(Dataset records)
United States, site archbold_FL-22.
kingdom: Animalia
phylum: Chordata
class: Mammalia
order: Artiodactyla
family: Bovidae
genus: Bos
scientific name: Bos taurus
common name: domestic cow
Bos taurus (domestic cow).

--

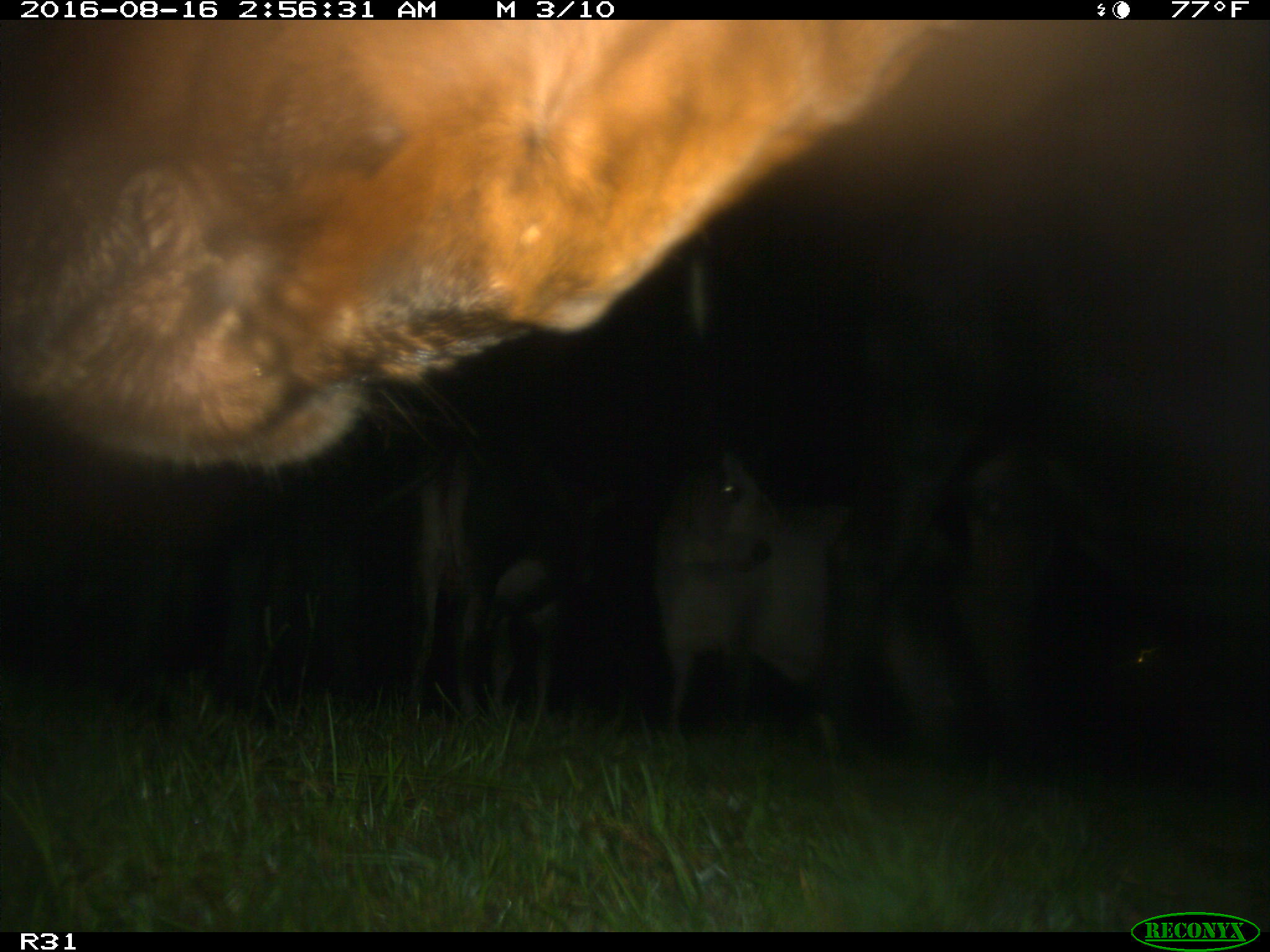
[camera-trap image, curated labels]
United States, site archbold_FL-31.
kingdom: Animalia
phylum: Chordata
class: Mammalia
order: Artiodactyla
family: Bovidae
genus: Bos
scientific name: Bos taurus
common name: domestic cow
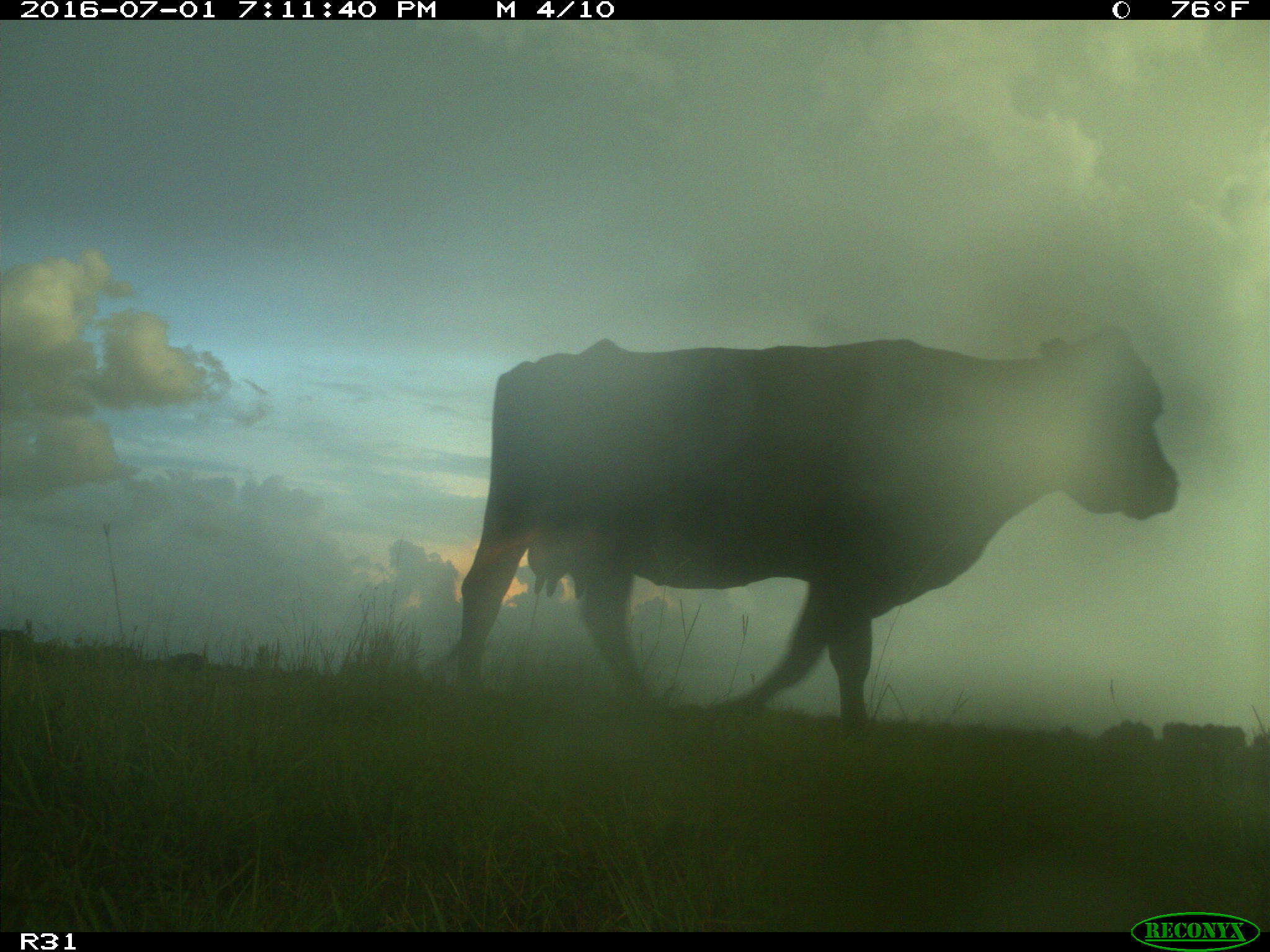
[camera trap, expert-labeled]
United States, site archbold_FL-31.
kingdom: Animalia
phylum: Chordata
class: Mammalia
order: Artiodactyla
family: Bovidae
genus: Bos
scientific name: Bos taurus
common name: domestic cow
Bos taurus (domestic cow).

▸ **PROBLEM TO WORK ON**: Take every line from the data that includes the word "trap".

▸ **RESULT FOR THIS EXERCISE**:
[camera-trap image, curated labels]
[camera trap, expert-labeled]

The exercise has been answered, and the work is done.